One-Hop Listening Based ARQs for Low-Latency Communication in Multihop Networks

• Published in: IEEE transactions on wireless communications Vol. 22; no. 2; pp. 1044 - 1059
• Main Authors: Goel, Jaya, Harshan, J.
• Format: Journal Article
• Language: English
• Published: New York IEEE 01.02.2023; The Institute of Electrical and Electronics Engineers, Inc. (IEEE)

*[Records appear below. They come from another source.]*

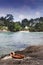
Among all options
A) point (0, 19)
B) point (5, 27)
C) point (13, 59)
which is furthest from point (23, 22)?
point (13, 59)

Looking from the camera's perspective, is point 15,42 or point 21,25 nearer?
point 15,42

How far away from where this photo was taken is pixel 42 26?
420 feet

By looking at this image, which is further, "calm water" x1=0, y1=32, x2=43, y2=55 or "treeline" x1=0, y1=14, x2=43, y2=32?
"treeline" x1=0, y1=14, x2=43, y2=32

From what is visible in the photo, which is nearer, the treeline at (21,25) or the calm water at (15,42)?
the calm water at (15,42)

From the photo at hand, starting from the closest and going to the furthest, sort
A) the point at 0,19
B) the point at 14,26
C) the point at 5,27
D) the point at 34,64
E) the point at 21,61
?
the point at 34,64 → the point at 21,61 → the point at 14,26 → the point at 5,27 → the point at 0,19

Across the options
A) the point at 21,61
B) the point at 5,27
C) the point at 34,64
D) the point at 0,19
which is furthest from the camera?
the point at 0,19

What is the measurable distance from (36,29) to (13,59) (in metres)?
115

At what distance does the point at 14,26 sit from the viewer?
124000mm

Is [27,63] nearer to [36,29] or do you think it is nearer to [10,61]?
[10,61]

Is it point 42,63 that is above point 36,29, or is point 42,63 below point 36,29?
above

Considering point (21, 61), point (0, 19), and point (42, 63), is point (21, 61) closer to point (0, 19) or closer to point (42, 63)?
point (42, 63)

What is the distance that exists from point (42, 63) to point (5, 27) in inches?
4811

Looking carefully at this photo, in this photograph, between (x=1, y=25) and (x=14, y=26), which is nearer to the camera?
(x=14, y=26)

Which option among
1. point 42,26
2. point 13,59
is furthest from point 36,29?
point 13,59
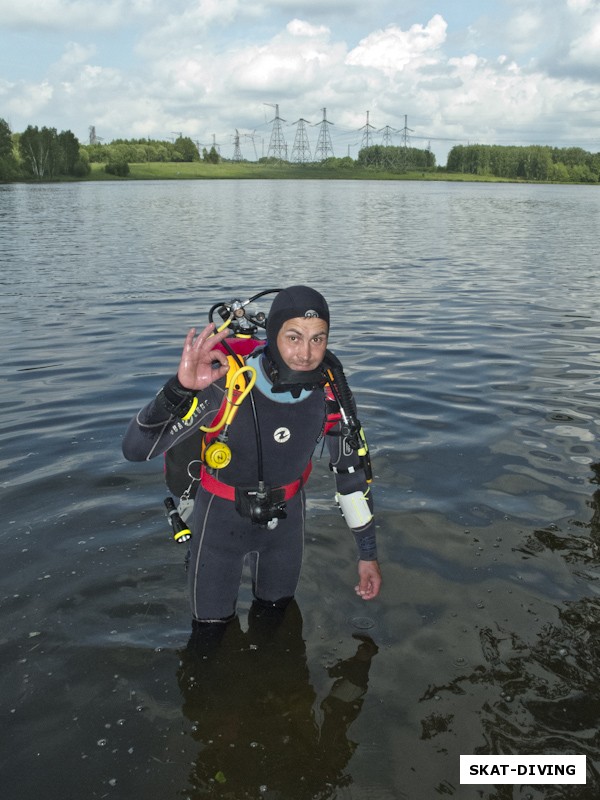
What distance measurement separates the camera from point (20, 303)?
653 inches

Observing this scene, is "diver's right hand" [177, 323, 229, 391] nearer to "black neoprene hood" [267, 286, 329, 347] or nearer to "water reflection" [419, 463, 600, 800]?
"black neoprene hood" [267, 286, 329, 347]

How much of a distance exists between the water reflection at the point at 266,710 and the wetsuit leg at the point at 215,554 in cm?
26

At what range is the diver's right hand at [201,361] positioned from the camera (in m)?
3.60

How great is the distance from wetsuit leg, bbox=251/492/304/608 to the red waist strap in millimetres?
101

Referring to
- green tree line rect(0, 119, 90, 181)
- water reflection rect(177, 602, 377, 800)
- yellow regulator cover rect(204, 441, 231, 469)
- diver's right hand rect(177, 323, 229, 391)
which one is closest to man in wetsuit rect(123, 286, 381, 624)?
diver's right hand rect(177, 323, 229, 391)

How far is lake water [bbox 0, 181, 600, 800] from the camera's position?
384 cm

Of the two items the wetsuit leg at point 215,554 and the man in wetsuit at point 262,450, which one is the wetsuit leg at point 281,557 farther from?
the wetsuit leg at point 215,554

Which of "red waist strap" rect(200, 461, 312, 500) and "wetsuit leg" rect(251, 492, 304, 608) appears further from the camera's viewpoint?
"wetsuit leg" rect(251, 492, 304, 608)

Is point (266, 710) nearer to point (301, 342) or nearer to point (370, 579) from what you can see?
point (370, 579)

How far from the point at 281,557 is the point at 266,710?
94 cm

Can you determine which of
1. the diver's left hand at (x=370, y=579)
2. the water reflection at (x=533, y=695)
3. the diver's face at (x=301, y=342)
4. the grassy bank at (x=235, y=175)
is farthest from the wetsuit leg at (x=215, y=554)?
the grassy bank at (x=235, y=175)

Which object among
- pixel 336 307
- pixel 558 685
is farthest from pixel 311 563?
pixel 336 307

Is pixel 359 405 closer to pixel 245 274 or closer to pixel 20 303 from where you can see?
pixel 20 303

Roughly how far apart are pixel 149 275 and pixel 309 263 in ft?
20.2
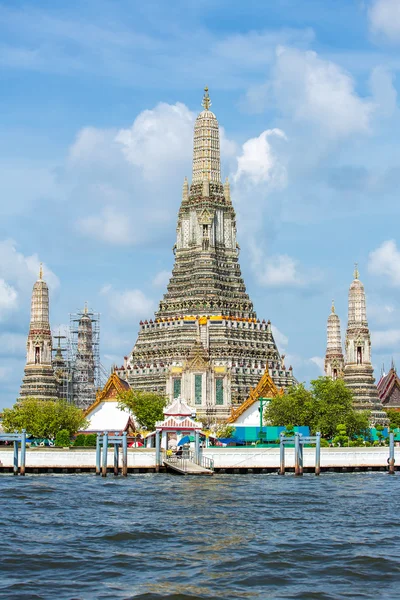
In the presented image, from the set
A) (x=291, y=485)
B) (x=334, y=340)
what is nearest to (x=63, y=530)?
(x=291, y=485)

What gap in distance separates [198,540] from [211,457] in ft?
117

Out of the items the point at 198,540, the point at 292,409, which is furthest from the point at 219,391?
the point at 198,540

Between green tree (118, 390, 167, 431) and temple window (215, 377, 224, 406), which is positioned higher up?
temple window (215, 377, 224, 406)

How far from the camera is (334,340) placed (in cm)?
15975

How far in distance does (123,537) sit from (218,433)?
60894 millimetres

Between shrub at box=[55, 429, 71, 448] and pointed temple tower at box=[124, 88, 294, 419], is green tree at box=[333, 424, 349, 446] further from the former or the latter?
pointed temple tower at box=[124, 88, 294, 419]

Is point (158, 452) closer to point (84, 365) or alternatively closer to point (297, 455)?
point (297, 455)

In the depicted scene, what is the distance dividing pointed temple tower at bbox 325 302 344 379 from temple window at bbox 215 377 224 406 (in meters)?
28.7

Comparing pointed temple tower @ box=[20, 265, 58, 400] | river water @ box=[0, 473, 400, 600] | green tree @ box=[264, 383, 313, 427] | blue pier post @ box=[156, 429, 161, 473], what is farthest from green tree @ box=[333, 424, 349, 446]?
pointed temple tower @ box=[20, 265, 58, 400]

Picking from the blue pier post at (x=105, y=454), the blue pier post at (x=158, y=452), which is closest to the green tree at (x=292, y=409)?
the blue pier post at (x=158, y=452)

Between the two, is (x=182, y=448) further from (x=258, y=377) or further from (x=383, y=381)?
(x=383, y=381)

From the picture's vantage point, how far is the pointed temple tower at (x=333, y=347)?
15562 centimetres

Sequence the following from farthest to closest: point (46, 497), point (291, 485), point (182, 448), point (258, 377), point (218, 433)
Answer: point (258, 377) → point (218, 433) → point (182, 448) → point (291, 485) → point (46, 497)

• Subjects: ARQs; Automatic repeat request; cooperative protocols; Decoding; Delays; high reliability; Listening; Low latency communication; low-latency; multi-hop networks; Network latency; Network reliability; Nodes; Optimization; Protocols; Reliability engineering; Spread spectrum communication; Upper bounds; Vehicles; Wireless communication; Wireless communications; Wireless networks
• ISSN: 1536-1276; 1558-2248
• DOI: 10.1109/TWC.2022.3200683

Inspired by emerging applications in vehicular networks, we address the problem of achieving high-reliability and low-latency communication in multi-hop wireless networks. We propose a new family of Automatic-Repeat-Requests (ARQs) based cooperative strategies wherein high end-to-end reliability is obtained using packet re-transmissions at each hop while the low-latency constraint is met by imposing an upper bound on the total number of packet retransmissions across the network. A hallmark of our strategies is the one-hop listening capability wherein nodes utilize the unused ARQs of their preceding node just by counting the number of failed attempts due to decoding errors. We further extend the idea of one-hop listening to multi-hop listening, wherein a set of consecutive nodes form clusters to utilize the unused ARQs of the preceding nodes, beyond its nearest neighbour, to further improve reliability. Thus, our strategies provide the high-reliability feature with no compromise in the original latency-constraint. For the proposed strategies, we solve non-linear optimization problems on distributing the ARQs across the nodes so as to minimize packet drop probability (PDP) subject to a total number of ARQs in the network. Through extensive theoretical results on PDP and delay profiles, we show that the proposed strategies outperform the best-known strategies in this space.